From its garage in Weir Street (now where the new library stands at Number One Riverside) the company extended its routes throughout the 1930’s although the war cut them back again, financial events requiring the expedience of a sale of their services to local corporations. But after World War II Yelloway expanded once more by buying out existing operators and licenses for express tours to run to North Wales and additional routes to Cleveleys. This buy-out continued through the 1950’s and 1960’s, capitalising on the heyday of mill town holidays especially to the Lancashire coast and North Wales. However, the 1970’s saw Yelloway relinquish some of its longer routes to the National Bus Company to whom they remained under contract until the late 1980’s.
It is fitting, perhaps that the route which Rochdale people knew best – from the town to Blackpool – should be the last to go in the late 1980’s after which, due to maintenance problems and ageing coaches Yelloway was placed under the control of Crosville Motor Services along with what contract work remained. In 1986 Courtesy Coaches bought the rights to the Yelloway name and operated until 2013 since when Yelloway Coaches Ltd has run a fleet of coaches out of Oldham.

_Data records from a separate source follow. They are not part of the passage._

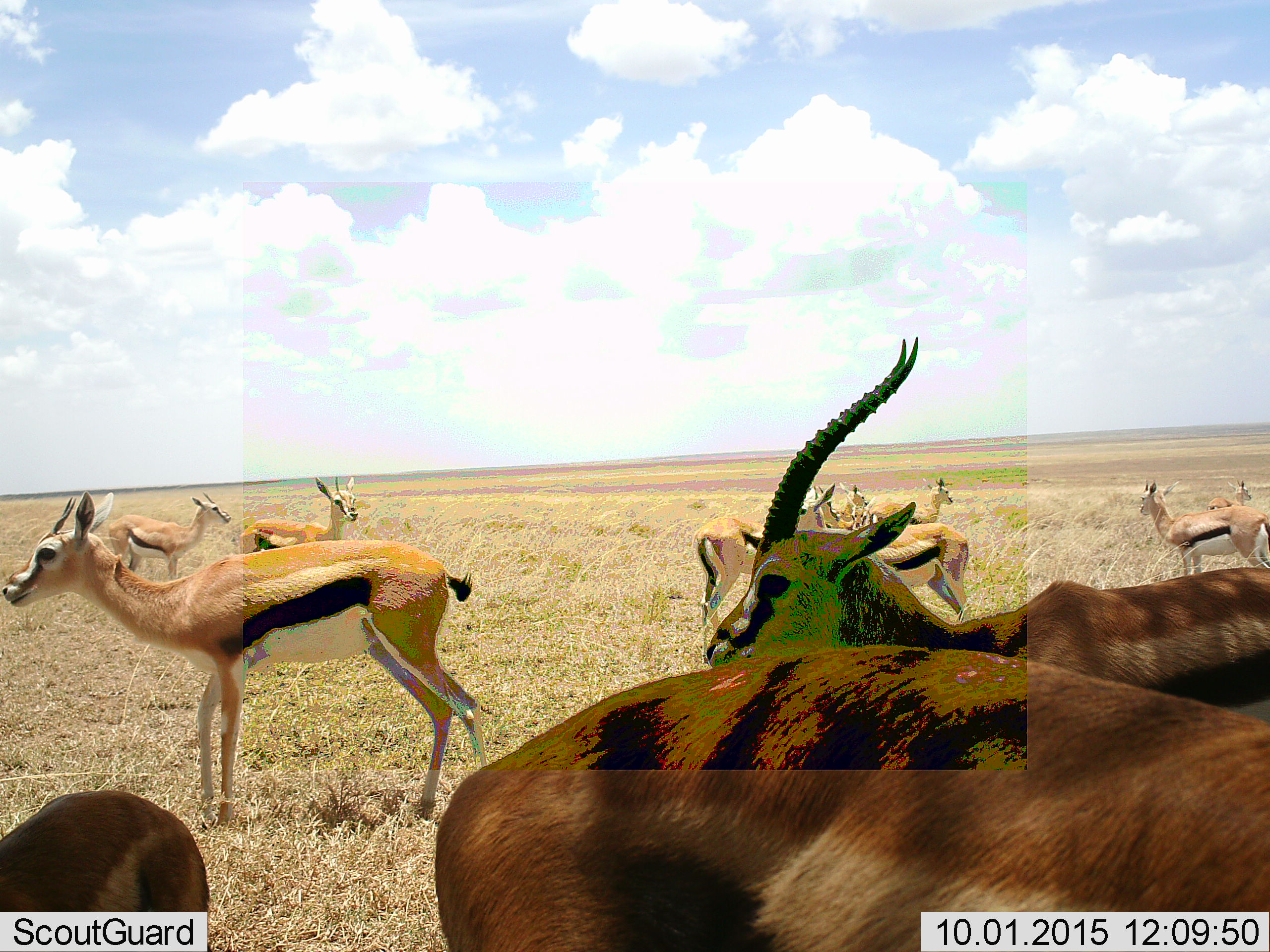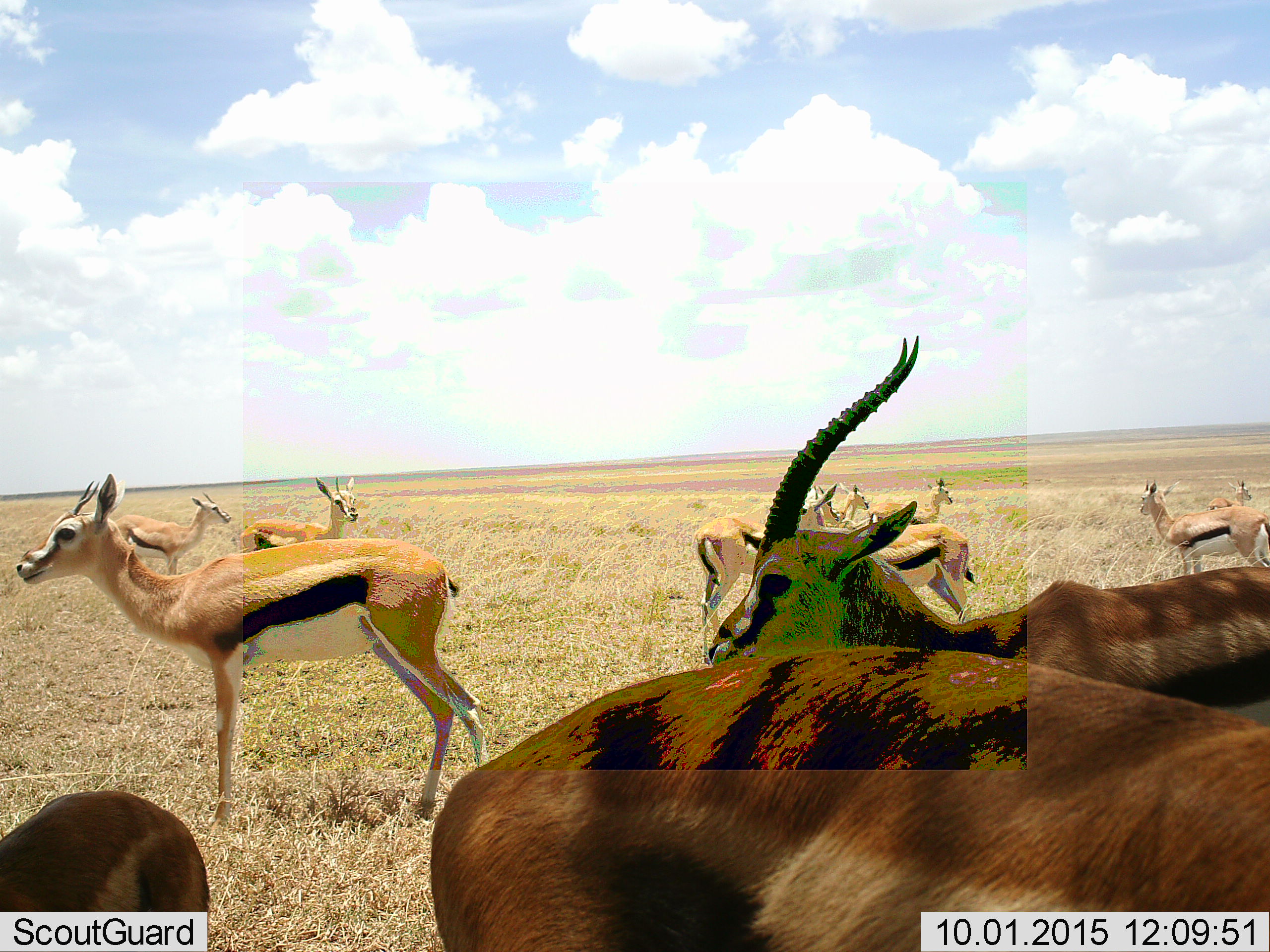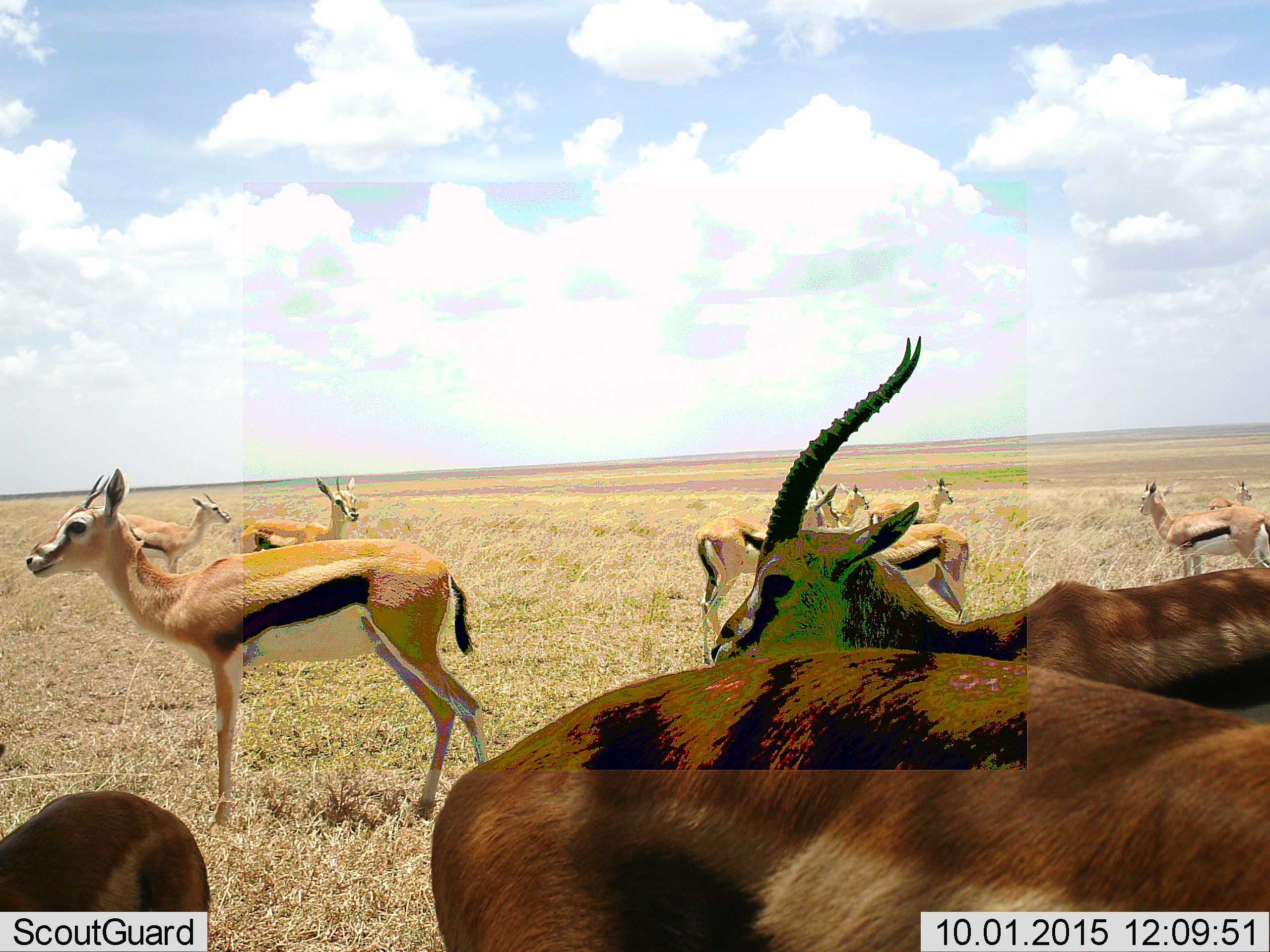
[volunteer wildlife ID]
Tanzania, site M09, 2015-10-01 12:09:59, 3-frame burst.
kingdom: Animalia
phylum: Chordata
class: Mammalia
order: Artiodactyla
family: Bovidae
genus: Eudorcas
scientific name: Eudorcas thomsonii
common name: thomson's gazelle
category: gazellethomsons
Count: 11-50.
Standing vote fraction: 90%.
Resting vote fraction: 0%.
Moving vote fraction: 20%.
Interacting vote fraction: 0%.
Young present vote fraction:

Ellen Smith’s had rural beginnings with Littleborough farmers Ellen Gibson and Lund Smith. Alongside selling farm produce or carrying out local removals in covered vans, they opened in 1900 a horse-drawn haulage business. On Lund Smith’s death in 1907 Ellen took up the reins of the business with her three sons and soon were stripping lorries and adapting them for passenger transport, promoting themselves as ‘Luxury coaching at its best.’
By 1911 Ellen Smith’s was operating nationally as a charabanc service, Gracie Fields remembering as a child of 13 taking their coach on a trip to Torquay. By the 1920’s the company was running Leyland M-type charabancs to Eastbourne, and by 1925 ‘chara parties’ had become all the rage in Ellen Smith’s purpose-built 26-seater bodies built by Jack Crabtree (in one week) over a Leyland Lioness chassis. At that time, Ellen Smith’s garage and lean-to office stood at Wardleworth just before Heybrook School (now the site of the ATS Euromaster garage) later operating sales and ticketing from their familiar town centre booking office in Newgate.
With their white coaches with red piping and leaping tiger symbol, Ellen Smith’s coaches were part of the Rochdale scene for many years. Their fleet consisted initially of Lioness coaches, then Leyland Tigers from 1931 by which time they were running to almost 150 destinations as well as school trips, football and rugby excursions.
World War II saw Ellen Smith’s coaches requisitioned for such prisoner of war transport as taking Italians to help build Kirkholt estate, but into the 1950’s with the new Leyland Worldmaster coach the company set itself a long-term future into the 1990’s with a bigger fleet across more services. However, in 1991 Ellen Smith’s (Tours) was sold and operated as a subsidiary of Rossendale Transport Ltd (later Coachways Ltd) at which point the last two Smiths – Eric and Marjorie – decided to retire.
Rochdale people owe much to the initially homely and primitive but latterly luxurious coach services which Yelloway and Ellen Smith’s have provided. Generations have known the excursions across the country and with affection associated the town with their familiar livery.